Este é o momento! É absolutamente imprescindível salvar as empresas que estão à beira do abismo, é crucial e decisivo, para que a retoma económica possa vir a alcançar-se. O segundo semestre do ano 2020 é determinante para travar a queda do PIB e a subida dos números reais do desemprego. São necessárias medidas urgentes e de efeito imediato direcionadas para os sectores mais frágeis e para aqueles que são motores da economia.

Confesso que depositei uma boa dose de esperança na estratégica prevista para o “Plano de Recuperação Económica e Social de Portugal 2020-2030”, mas essa esperança diminui com a sua leitura. Como perspetiva de visão e de missão para o futuro a médio e, principalmente, a longo e muito longo prazo, não tenho grandes comentários a fazer ao referido plano, a não ser que subscrevo, em grande parte, o conteúdo do documento. Obviamente, que concordo com a modernização do tecido empresarial, com a renovação tecnológica da nossa indústria e restante economia (e sociedade), com a aposta nas exportações e outras estratégias de igual índole.

O plano, teoricamente, foi bem concebido, todavia não é razoável (é até utópico) esperar que a economia portuguesa, no estado em que se encontra, presentemente, estará em condições de alcançar num hiato de 10 anos, tão ambiciosos objetivos. 

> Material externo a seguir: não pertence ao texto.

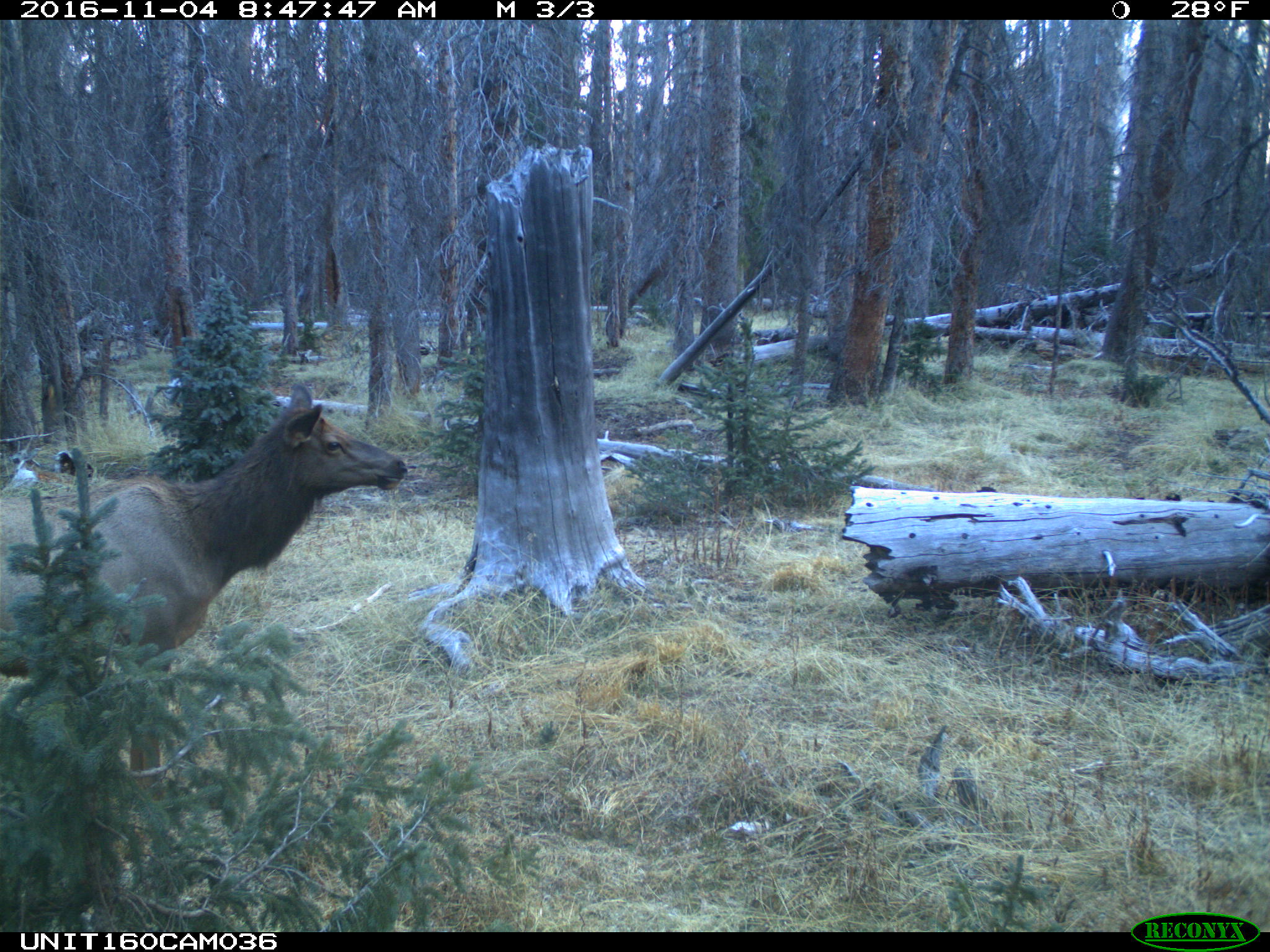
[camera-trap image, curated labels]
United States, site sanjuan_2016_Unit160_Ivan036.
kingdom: Animalia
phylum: Chordata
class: Mammalia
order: Artiodactyla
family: Cervidae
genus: Cervus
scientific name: Cervus elaphus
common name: red deer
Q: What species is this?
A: Cervus elaphus (red deer).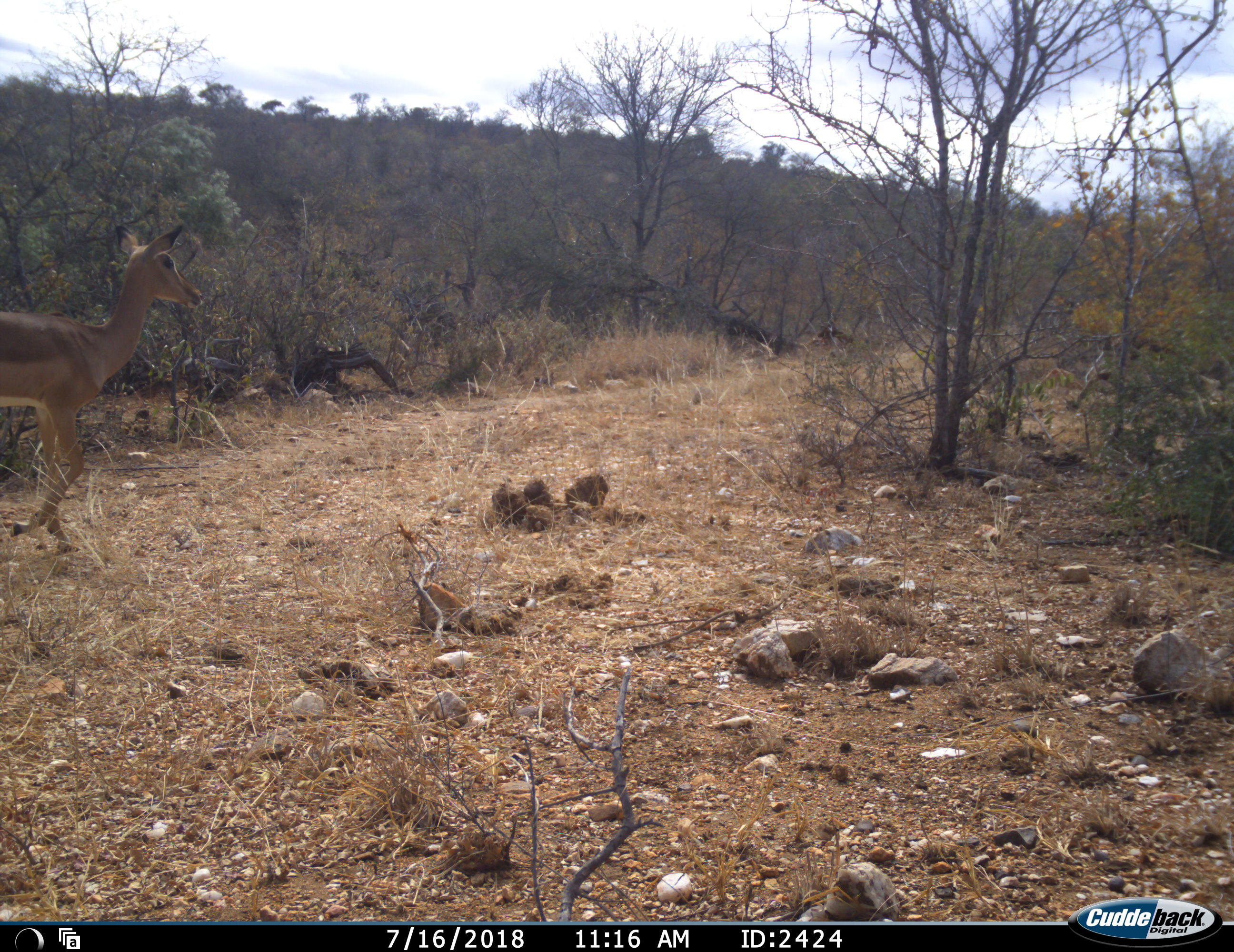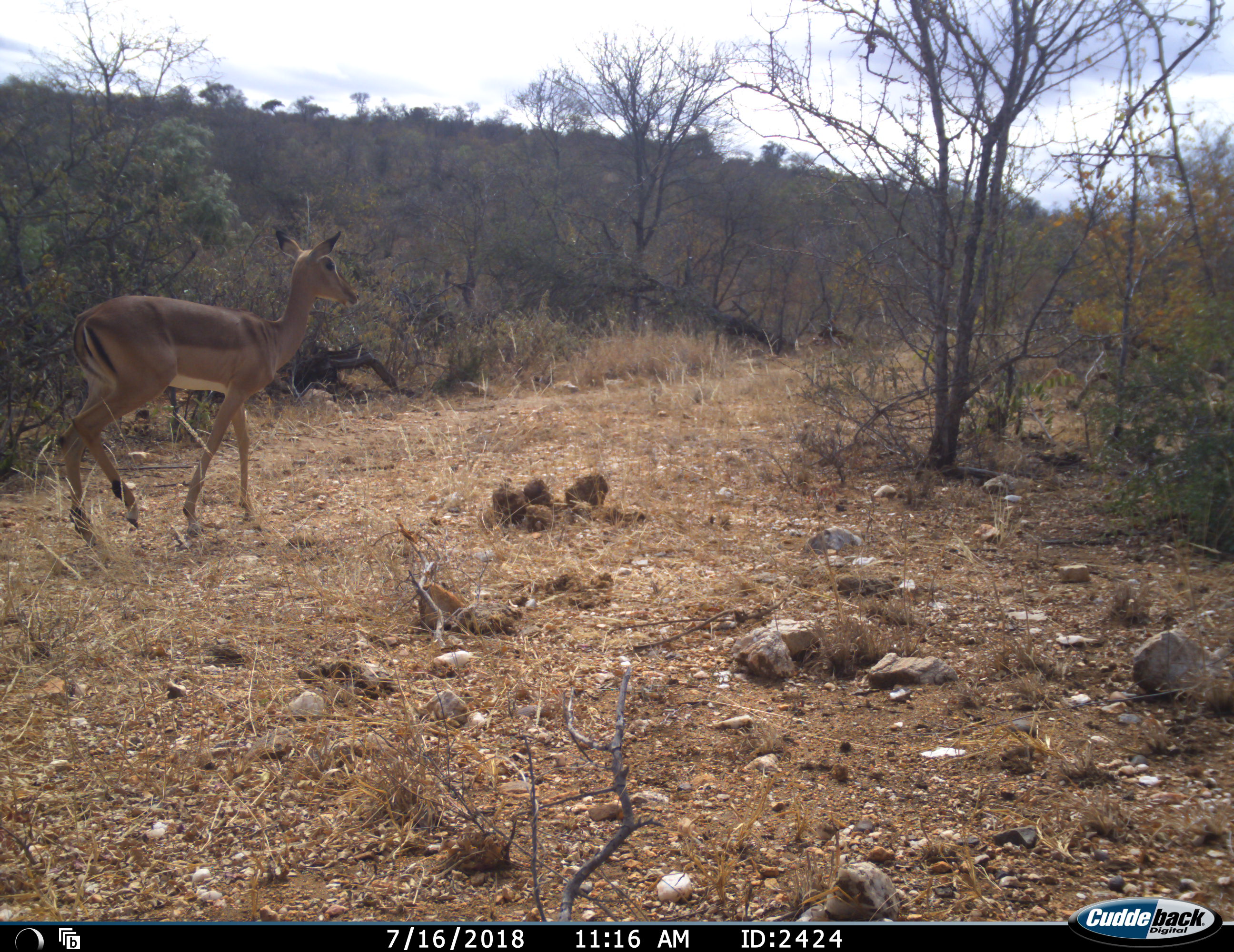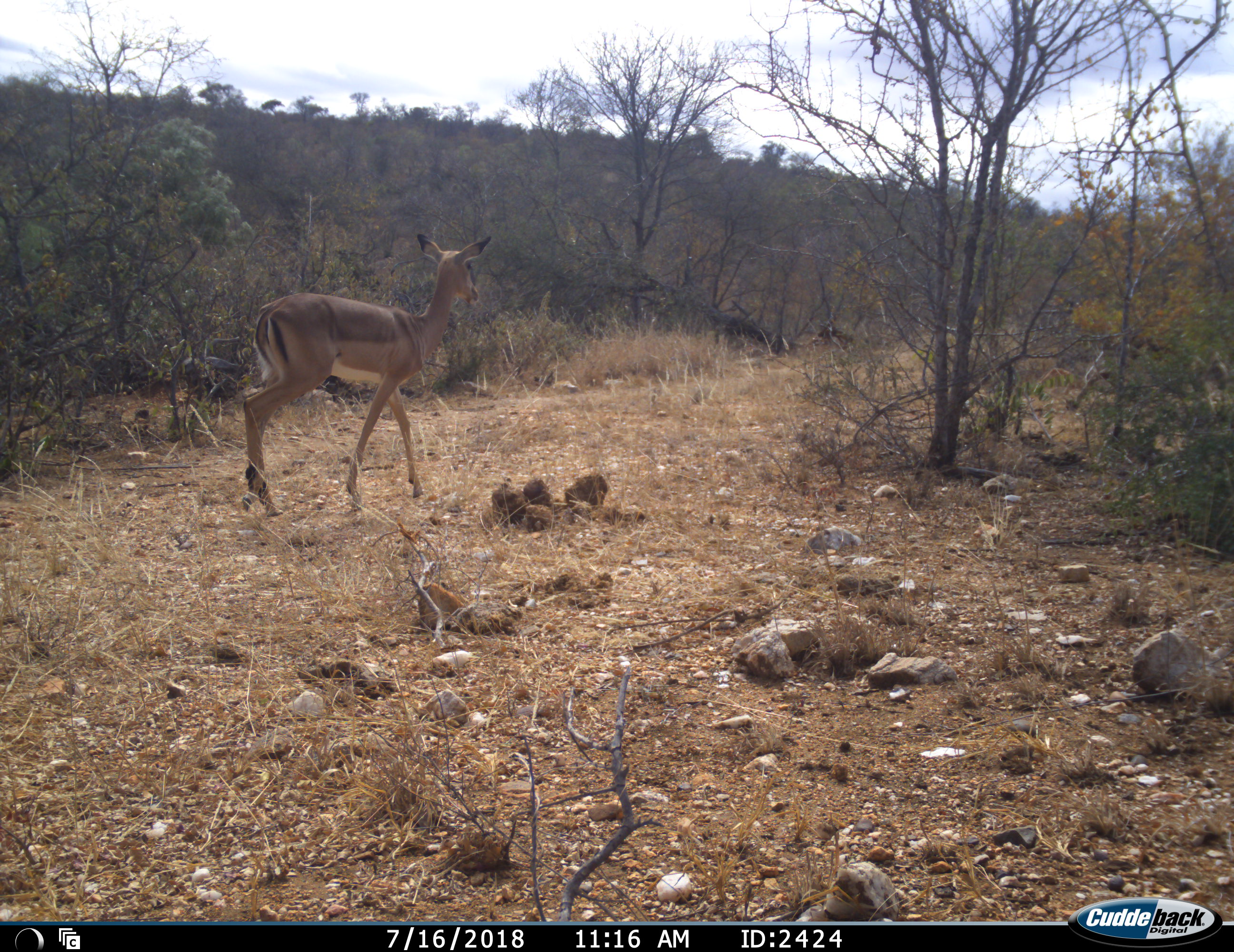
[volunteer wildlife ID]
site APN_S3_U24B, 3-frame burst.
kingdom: Animalia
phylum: Chordata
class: Mammalia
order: Artiodactyla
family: Bovidae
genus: Aepyceros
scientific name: Aepyceros melampus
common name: impala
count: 1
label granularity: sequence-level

Saliente-se, que, na minha opinião o plano falha, essencialmente, pelas parcas estratégias com impacto imediato na economia. Parte do nosso tecido empresarial está à beira do precipício, são, pois, tal como já referi, necessárias e urgentes medidas imediatas para impedir a sua queda.

“A Visão estratégica para o Plano de Recuperação Económica e Social de Portugal 2020-2030”, depois de algumas arestas limadas, seria, quiçá, um bom plano estratégico de médio, longo e muito longo prazo para apresentar para Portugal, caso não tivesse surgido a pandemia de COVID-19. Nas atuais circunstâncias económicas, este plano peca por desconsiderar a importância de lidar com a catástrofe económica presente, para almejar chegar perto do futuro brilhante que traçou.